▶ **Testo in esame**:
--

PERUGIA - L'assenza dell'Umbria al prossimo congresso italiano dell'alta cucina "Identità golose", a Milano da domenica per tre giorni, nasconde una notizia buona e una notizia cattiva.
Stavo scorrendo il programma del congresso del quale sarò ospite da domenica e ho notato presenze di valore, seppur non di volume come quelle del nord, per i cuochi del Centro Italia. Paolo Lopriore della Certosa di Siena su tutti, Marco Stabile dell'Ora d'Aria di Firenze o Loretta Fanella, la giovanissima pasticcera che lavorava con Ferran Adrià. Neanche un cuoco umbro (tantomeno un pasticcere).
Ovviamente non è una critica agli organizzatori che anzi ogni anno riescono a riunire i migliori chef italiani e stranieri del momento, così si spiega anche la crescita continua di un appuntamento giunto alla sua settima edizione. Ma vuol essere una riflessione sulla gastronomia umbra.

--

Riscrivi tale e quale il pezzo dell'articolo sul congresso che va da "Ovviamente non è" giù fino a "sulla gastronomia umbra.". Per svolgere il lavoro l'elenco non serve.

▶ **Materiale estratto**:

--

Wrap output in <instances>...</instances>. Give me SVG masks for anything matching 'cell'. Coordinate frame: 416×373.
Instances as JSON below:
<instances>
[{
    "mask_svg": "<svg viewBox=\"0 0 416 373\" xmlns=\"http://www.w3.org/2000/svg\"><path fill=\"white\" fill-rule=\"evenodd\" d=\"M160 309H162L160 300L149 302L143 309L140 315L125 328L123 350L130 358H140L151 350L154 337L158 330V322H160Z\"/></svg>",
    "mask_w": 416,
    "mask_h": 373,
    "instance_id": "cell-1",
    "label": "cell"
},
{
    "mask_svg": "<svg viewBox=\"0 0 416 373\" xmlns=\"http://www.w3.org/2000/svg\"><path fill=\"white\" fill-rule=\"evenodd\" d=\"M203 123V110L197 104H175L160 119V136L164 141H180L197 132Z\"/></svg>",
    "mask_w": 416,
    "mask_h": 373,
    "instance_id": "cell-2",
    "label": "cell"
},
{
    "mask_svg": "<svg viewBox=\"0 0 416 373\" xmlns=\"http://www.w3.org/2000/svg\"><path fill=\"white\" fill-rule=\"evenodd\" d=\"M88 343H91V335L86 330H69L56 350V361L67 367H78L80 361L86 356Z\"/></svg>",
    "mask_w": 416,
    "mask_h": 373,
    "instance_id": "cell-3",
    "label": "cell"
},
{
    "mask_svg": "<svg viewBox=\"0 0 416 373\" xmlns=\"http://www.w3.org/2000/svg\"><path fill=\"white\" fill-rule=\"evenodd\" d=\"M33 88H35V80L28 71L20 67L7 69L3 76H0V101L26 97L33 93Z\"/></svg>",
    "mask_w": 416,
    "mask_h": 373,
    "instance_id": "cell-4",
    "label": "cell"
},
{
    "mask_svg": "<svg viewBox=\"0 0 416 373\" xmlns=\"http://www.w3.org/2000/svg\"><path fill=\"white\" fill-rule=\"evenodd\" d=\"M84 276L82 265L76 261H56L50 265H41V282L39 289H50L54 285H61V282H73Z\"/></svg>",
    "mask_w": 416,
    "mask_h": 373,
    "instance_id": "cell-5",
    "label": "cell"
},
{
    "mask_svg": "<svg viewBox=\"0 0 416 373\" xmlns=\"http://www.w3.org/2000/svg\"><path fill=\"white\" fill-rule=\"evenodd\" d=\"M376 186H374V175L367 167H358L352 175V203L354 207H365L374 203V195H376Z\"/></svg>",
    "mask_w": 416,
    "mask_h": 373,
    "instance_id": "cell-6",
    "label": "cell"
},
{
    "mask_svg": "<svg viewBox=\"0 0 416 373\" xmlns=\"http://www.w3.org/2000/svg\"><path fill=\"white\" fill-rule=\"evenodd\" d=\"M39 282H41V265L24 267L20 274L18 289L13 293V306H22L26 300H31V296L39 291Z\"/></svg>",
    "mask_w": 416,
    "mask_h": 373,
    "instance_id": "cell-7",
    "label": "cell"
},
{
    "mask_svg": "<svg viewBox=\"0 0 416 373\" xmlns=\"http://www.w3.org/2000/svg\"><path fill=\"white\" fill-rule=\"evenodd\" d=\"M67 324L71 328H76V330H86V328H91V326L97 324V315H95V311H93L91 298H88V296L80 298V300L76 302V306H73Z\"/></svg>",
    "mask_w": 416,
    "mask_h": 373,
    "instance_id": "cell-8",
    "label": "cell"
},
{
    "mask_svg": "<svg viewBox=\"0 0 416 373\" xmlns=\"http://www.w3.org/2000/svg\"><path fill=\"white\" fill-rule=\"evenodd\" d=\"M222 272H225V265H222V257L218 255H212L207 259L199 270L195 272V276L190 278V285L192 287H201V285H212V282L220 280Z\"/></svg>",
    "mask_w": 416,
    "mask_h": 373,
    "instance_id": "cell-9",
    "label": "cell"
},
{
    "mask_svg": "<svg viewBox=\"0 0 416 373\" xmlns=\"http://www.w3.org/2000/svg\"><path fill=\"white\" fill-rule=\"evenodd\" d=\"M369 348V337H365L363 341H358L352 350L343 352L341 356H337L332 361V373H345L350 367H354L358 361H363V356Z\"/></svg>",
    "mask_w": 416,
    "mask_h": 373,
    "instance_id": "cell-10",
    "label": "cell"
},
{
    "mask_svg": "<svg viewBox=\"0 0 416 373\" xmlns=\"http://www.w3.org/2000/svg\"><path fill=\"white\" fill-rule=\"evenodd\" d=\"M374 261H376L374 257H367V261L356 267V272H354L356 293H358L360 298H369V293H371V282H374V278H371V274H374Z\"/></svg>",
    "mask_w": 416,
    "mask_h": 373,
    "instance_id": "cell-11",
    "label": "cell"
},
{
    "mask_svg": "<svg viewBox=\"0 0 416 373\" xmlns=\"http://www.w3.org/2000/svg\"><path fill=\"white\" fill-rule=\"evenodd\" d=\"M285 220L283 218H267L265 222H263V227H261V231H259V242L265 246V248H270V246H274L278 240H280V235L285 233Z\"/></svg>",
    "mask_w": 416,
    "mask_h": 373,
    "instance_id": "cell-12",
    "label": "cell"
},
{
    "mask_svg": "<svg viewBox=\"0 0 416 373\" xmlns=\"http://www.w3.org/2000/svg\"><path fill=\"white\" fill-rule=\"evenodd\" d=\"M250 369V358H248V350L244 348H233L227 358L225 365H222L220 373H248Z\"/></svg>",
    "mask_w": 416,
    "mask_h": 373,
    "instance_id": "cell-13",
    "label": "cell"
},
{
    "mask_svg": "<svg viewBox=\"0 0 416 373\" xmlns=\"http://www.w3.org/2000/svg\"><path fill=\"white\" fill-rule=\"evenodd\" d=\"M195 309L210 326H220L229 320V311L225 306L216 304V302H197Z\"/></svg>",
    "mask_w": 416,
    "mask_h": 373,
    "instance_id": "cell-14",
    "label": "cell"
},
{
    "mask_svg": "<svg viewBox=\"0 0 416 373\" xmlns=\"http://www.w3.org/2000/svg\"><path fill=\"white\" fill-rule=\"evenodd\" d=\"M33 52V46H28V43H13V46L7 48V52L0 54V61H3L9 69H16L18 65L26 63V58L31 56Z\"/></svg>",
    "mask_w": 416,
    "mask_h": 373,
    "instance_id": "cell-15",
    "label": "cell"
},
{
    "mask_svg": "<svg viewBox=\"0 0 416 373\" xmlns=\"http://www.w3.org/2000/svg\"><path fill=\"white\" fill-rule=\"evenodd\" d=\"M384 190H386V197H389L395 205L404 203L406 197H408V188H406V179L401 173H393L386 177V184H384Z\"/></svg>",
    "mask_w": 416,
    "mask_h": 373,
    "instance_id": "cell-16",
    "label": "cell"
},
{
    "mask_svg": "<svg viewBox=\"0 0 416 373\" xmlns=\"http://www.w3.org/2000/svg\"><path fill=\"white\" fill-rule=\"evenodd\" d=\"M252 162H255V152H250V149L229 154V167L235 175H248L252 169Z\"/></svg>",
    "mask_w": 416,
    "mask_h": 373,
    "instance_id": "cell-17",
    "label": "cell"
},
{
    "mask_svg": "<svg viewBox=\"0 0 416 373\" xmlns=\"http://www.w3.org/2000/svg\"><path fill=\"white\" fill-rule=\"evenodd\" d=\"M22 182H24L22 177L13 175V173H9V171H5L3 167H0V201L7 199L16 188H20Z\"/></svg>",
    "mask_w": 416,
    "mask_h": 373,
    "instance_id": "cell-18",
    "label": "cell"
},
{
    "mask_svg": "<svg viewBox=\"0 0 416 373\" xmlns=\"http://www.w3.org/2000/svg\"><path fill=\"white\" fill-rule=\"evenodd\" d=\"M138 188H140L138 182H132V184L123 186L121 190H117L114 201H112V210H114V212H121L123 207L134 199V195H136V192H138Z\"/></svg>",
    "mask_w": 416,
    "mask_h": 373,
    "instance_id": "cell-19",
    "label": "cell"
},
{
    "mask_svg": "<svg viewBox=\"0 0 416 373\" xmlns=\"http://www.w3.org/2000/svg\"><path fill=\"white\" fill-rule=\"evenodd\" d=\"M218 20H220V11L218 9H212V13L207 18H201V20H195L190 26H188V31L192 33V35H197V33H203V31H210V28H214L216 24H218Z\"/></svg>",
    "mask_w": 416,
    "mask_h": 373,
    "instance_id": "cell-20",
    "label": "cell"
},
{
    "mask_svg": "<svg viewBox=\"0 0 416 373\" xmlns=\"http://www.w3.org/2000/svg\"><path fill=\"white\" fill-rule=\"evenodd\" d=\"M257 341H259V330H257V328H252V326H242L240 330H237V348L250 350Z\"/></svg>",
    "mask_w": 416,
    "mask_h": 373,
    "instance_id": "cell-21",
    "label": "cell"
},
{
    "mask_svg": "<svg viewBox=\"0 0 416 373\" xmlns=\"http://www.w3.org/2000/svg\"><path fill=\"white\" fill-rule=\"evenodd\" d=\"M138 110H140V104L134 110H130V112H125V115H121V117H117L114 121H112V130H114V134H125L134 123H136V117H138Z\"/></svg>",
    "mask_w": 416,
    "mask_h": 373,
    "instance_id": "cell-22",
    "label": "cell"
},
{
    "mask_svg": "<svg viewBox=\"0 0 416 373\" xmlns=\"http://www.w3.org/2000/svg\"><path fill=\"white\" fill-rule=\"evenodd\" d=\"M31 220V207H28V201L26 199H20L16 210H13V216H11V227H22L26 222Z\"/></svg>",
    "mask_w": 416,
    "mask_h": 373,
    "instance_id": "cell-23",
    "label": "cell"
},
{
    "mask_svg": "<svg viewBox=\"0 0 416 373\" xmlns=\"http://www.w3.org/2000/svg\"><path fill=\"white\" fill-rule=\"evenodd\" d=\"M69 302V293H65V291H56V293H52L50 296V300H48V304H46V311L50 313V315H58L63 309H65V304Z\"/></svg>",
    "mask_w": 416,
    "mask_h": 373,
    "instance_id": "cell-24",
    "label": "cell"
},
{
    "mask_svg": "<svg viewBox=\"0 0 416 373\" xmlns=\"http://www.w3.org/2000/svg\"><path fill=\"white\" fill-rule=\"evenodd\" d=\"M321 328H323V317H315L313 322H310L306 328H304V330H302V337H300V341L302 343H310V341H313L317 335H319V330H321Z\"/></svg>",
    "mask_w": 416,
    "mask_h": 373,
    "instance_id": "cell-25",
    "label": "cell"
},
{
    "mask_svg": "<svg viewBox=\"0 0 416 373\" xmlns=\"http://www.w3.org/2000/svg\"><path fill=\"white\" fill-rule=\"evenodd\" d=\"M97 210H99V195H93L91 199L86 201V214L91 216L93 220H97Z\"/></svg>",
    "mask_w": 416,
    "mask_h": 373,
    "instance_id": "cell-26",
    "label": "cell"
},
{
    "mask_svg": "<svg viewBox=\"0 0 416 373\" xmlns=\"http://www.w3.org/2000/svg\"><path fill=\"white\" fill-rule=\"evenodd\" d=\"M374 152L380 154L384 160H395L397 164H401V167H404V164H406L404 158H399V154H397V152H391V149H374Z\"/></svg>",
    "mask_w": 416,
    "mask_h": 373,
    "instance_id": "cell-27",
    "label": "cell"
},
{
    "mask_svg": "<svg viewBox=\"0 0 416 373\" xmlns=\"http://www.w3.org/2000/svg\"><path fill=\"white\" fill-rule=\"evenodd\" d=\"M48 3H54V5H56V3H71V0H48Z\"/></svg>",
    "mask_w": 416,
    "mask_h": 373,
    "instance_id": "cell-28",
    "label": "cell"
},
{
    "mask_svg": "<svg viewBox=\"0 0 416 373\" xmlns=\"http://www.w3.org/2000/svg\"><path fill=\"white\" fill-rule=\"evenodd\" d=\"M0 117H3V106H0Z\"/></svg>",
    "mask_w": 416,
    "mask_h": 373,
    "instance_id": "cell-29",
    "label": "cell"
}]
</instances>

--

▶ **Risposta**:
Ovviamente non è una critica agli organizzatori che anzi ogni anno riescono a riunire i migliori chef italiani e stranieri del momento, così si spiega anche la crescita continua di un appuntamento giunto alla sua settima edizione. Ma vuol essere una riflessione sulla gastronomia umbra.